断罪王家の生き残り〜全方位敵だらけですが力で捩じ伏せます〜

塚上

第1話

 冒険者の街――ハイベル。

 魔物の討伐、ダンジョン攻略、植物や鉱石の採集から人探しにペットの世話など、多岐に渡る依頼を受けて生きる糧を得る職業――冒険者。

 ハイベルは王国内でも発展した都市であり、周囲にはダンジョンや自然地帯も隣接する立地から冒険者には好まれ、商人も集まる街として名が知れている。

 ――人が多い場所には金が回るのだ。


 依頼人と冒険者を繋ぐ国に属さない民間組織――冒険者協会。様々な要望を依頼という形で請け負い冒険者へ斡旋する。難易度、冒険者の実力、パーティメンバーの有無から的した依頼を割り振るのも協会の仕事である。

 

 冒険者やパーティにはランク付け制度が導入されている。最上位がS、駆け出しがE。新人は依頼をこなしながら実力を身に付け、上位のランクを目指すのだ。

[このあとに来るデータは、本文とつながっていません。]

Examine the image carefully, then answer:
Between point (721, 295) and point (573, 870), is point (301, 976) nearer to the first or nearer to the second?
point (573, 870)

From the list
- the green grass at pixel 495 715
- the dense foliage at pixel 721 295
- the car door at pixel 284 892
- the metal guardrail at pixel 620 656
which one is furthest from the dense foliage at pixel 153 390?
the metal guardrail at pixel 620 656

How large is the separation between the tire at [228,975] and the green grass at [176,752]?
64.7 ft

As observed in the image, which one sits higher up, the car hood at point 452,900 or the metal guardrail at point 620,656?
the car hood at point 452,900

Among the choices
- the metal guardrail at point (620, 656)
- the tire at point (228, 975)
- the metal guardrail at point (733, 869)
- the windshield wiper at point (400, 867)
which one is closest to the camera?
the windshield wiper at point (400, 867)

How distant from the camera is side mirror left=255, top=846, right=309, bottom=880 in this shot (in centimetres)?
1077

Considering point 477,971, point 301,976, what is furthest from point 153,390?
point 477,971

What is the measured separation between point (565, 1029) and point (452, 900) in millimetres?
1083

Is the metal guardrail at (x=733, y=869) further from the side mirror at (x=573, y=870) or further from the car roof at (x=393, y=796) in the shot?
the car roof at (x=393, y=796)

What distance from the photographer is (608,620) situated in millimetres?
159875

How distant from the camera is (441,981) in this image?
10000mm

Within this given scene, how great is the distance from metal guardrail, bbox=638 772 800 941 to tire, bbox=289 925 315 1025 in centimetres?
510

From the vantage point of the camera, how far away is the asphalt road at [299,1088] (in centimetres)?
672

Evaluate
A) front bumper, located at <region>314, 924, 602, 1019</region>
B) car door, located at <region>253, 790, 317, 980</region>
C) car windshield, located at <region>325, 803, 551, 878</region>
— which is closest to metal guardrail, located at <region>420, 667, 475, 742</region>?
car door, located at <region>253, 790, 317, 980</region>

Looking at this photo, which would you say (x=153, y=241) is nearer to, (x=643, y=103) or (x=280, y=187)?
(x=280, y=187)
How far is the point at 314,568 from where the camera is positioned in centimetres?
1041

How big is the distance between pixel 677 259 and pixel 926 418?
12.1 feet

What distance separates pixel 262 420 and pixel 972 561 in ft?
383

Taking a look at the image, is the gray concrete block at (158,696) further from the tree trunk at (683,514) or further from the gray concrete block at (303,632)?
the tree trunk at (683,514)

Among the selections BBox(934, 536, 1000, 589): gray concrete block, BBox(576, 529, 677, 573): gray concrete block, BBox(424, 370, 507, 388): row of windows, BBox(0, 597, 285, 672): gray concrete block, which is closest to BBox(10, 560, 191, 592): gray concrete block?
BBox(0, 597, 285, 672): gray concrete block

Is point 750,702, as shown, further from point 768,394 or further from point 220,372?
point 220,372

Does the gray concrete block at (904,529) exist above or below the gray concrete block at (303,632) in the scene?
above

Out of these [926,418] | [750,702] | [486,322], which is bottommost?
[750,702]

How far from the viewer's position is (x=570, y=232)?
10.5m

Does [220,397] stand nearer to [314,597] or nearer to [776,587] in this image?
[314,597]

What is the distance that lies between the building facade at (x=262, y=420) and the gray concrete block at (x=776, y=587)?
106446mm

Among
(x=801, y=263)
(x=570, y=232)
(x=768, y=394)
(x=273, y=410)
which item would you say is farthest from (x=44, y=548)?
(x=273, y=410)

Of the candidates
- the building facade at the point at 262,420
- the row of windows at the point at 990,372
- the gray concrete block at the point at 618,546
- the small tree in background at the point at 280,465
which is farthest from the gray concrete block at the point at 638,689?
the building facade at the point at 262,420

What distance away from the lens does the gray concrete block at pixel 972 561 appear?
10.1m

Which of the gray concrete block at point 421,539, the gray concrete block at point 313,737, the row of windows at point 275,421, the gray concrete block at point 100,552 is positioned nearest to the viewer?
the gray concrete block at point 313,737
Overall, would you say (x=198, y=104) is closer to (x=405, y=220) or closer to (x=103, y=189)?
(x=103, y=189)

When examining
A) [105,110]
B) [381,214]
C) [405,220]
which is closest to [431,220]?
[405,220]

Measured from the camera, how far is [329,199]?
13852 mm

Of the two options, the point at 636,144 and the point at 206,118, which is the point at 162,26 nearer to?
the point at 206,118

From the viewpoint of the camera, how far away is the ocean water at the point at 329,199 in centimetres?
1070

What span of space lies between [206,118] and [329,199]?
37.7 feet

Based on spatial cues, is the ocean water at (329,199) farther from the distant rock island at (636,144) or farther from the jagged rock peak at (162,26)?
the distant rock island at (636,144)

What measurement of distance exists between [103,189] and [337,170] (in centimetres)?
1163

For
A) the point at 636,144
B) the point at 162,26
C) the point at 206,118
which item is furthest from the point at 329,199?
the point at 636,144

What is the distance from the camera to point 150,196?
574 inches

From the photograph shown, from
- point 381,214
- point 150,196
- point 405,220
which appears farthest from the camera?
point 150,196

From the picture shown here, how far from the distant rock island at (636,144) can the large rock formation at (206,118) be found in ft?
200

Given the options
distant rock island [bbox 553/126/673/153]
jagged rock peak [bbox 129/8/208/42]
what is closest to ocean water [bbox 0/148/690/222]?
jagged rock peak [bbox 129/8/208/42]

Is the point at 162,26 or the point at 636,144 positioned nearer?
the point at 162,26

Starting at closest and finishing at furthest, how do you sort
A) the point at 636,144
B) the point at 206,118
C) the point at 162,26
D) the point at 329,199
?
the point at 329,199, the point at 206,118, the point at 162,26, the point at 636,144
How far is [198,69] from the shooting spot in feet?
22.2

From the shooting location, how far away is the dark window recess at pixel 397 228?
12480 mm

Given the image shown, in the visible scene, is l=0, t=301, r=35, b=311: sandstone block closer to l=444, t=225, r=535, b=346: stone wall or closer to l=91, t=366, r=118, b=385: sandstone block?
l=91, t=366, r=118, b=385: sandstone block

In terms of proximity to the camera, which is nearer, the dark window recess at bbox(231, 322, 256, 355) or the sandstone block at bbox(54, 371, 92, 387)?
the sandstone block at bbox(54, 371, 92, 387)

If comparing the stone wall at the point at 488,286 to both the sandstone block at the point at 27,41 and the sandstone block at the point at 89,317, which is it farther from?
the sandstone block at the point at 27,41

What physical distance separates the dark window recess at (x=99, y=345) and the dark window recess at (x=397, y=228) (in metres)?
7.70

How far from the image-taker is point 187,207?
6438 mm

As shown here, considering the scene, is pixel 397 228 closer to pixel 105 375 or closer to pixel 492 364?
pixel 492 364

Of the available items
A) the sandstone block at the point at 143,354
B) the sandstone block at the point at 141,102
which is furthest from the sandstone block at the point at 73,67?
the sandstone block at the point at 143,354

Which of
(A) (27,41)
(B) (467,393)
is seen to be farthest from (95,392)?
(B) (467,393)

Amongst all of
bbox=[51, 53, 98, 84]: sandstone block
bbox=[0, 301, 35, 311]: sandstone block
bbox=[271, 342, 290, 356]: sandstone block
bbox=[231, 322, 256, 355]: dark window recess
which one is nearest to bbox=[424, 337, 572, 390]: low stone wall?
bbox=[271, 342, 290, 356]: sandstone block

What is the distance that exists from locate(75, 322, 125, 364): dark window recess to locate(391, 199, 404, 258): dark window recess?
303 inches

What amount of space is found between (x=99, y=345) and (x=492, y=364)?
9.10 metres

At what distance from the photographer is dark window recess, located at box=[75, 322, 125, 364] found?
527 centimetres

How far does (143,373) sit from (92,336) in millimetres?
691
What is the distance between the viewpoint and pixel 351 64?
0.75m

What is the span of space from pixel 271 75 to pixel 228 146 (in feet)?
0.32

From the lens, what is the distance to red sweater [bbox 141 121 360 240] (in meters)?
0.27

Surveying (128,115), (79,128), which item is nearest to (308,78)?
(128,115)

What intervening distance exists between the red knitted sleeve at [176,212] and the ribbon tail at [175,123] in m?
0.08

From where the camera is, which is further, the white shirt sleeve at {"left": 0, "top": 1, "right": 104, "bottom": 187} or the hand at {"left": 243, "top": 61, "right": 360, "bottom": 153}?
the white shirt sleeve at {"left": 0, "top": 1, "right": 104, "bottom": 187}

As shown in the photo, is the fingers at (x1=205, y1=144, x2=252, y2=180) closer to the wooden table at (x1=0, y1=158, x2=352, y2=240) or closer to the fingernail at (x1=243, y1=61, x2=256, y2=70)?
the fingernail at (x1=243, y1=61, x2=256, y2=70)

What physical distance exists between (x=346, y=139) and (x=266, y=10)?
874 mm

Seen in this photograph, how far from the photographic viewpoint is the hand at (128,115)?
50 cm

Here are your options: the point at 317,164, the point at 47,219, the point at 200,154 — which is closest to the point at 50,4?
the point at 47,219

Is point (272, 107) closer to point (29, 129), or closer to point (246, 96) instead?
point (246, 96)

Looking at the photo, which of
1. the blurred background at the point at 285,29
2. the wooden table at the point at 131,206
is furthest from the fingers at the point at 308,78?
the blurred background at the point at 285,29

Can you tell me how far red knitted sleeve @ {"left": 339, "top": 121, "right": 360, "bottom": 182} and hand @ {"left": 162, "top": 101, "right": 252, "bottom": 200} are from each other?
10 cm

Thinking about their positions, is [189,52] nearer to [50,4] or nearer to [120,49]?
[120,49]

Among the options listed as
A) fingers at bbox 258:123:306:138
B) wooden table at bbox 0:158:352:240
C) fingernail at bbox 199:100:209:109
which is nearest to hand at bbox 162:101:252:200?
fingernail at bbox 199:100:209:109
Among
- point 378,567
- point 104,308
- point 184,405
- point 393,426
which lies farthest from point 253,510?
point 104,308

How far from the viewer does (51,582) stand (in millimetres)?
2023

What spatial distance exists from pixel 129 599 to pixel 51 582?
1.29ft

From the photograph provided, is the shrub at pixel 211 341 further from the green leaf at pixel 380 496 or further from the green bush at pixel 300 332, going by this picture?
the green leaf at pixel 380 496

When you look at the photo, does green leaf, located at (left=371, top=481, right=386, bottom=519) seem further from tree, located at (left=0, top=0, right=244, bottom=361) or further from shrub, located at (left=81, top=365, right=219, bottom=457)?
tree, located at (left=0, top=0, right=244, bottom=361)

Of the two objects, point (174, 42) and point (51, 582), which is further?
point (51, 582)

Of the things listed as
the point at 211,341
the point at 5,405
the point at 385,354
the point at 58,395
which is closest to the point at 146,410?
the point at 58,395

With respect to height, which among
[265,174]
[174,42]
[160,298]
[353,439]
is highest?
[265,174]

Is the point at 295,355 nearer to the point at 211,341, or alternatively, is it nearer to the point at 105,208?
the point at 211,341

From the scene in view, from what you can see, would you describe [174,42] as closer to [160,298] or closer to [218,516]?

 冒険者からしてみればランクとは力と信頼の証。上位ランクであるほど受けられる依頼の幅が広がり、報酬が良くなり、待遇も変わる。国の目に留まれば王国軍入りや貴族との専属契約というのも見えてくる。刹那的な生き方から安定を得られるのなら誰もが上を目指すのも無理はなかった。


「おいおい、また来てるぜ」


「『永遠のZ』様だってよ。思い付いた奴天才かよ」


 どんな素人でも冒険者登録が認められればEランクの称号が与えられる。年齢等の理由から未成年者の登録に制限がかかることもあるが、逆に登録が認められることもある。依頼の管理は協会が行うがそれ以外の命を含めた管理は自己責任ということである。つまり、冒険者のスタートはEランクでそれ以外は存在しない――例外を除いて。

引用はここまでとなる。